* [Problem statement]: Every entry in the listing below has to be given again exactly.

══ Excerpted records ══

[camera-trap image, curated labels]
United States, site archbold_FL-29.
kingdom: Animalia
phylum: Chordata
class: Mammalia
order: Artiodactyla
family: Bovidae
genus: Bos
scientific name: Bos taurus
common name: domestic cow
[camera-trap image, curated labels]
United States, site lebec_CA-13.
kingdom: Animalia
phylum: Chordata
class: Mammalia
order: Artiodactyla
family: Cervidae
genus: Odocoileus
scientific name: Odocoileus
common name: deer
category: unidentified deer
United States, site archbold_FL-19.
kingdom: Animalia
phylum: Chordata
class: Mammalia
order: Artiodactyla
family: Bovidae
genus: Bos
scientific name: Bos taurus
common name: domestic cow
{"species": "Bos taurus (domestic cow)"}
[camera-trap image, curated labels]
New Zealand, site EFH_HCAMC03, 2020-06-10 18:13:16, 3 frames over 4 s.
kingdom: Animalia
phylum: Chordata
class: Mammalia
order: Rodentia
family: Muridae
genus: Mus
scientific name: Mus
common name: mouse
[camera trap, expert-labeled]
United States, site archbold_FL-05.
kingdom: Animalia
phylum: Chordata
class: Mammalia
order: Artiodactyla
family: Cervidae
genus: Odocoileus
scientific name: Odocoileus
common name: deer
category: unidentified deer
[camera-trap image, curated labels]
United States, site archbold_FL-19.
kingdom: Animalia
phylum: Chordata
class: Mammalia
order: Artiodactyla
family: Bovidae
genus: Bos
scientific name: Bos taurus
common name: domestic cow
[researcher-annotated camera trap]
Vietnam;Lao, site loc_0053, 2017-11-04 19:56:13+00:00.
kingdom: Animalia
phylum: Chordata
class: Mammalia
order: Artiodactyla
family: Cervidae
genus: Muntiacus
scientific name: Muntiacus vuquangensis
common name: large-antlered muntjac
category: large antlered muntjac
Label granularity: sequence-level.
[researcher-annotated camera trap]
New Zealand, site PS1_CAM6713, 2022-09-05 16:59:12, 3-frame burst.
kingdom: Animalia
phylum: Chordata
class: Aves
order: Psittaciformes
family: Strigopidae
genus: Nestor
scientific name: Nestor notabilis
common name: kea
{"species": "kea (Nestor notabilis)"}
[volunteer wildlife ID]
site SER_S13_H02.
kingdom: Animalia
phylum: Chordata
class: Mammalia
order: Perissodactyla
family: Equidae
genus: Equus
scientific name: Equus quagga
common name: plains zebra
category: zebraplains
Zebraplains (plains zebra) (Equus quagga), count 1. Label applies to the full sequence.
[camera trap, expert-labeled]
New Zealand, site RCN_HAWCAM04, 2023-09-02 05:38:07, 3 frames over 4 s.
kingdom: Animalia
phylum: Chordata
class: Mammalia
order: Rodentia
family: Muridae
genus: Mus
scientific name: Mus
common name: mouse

═══

* [Expected answer]:
[camera-trap image, curated labels]
United States, site archbold_FL-29.
kingdom: Animalia
phylum: Chordata
class: Mammalia
order: Artiodactyla
family: Bovidae
genus: Bos
scientific name: Bos taurus
common name: domestic cow
[camera-trap image, curated labels]
United States, site lebec_CA-13.
kingdom: Animalia
phylum: Chordata
class: Mammalia
order: Artiodactyla
family: Cervidae
genus: Odocoileus
scientific name: Odocoileus
common name: deer
category: unidentified deer
United States, site archbold_FL-19.
kingdom: Animalia
phylum: Chordata
class: Mammalia
order: Artiodactyla
family: Bovidae
genus: Bos
scientific name: Bos taurus
common name: domestic cow
{"species": "Bos taurus (domestic cow)"}
[camera-trap image, curated labels]
New Zealand, site EFH_HCAMC03, 2020-06-10 18:13:16, 3 frames over 4 s.
kingdom: Animalia
phylum: Chordata
class: Mammalia
order: Rodentia
family: Muridae
genus: Mus
scientific name: Mus
common name: mouse
[camera trap, expert-labeled]
United States, site archbold_FL-05.
kingdom: Animalia
phylum: Chordata
class: Mammalia
order: Artiodactyla
family: Cervidae
genus: Odocoileus
scientific name: Odocoileus
common name: deer
category: unidentified deer
[camera-trap image, curated labels]
United States, site archbold_FL-19.
kingdom: Animalia
phylum: Chordata
class: Mammalia
order: Artiodactyla
family: Bovidae
genus: Bos
scientific name: Bos taurus
common name: domestic cow
[researcher-annotated camera trap]
Vietnam;Lao, site loc_0053, 2017-11-04 19:56:13+00:00.
kingdom: Animalia
phylum: Chordata
class: Mammalia
order: Artiodactyla
family: Cervidae
genus: Muntiacus
scientific name: Muntiacus vuquangensis
common name: large-antlered muntjac
category: large antlered muntjac
Label granularity: sequence-level.
[researcher-annotated camera trap]
New Zealand, site PS1_CAM6713, 2022-09-05 16:59:12, 3-frame burst.
kingdom: Animalia
phylum: Chordata
class: Aves
order: Psittaciformes
family: Strigopidae
genus: Nestor
scientific name: Nestor notabilis
common name: kea
{"species": "kea (Nestor notabilis)"}
[volunteer wildlife ID]
site SER_S13_H02.
kingdom: Animalia
phylum: Chordata
class: Mammalia
order: Perissodactyla
family: Equidae
genus: Equus
scientific name: Equus quagga
common name: plains zebra
category: zebraplains
Zebraplains (plains zebra) (Equus quagga), count 1. Label applies to the full sequence.
[camera trap, expert-labeled]
New Zealand, site RCN_HAWCAM04, 2023-09-02 05:38:07, 3 frames over 4 s.
kingdom: Animalia
phylum: Chordata
class: Mammalia
order: Rodentia
family: Muridae
genus: Mus
scientific name: Mus
common name: mouse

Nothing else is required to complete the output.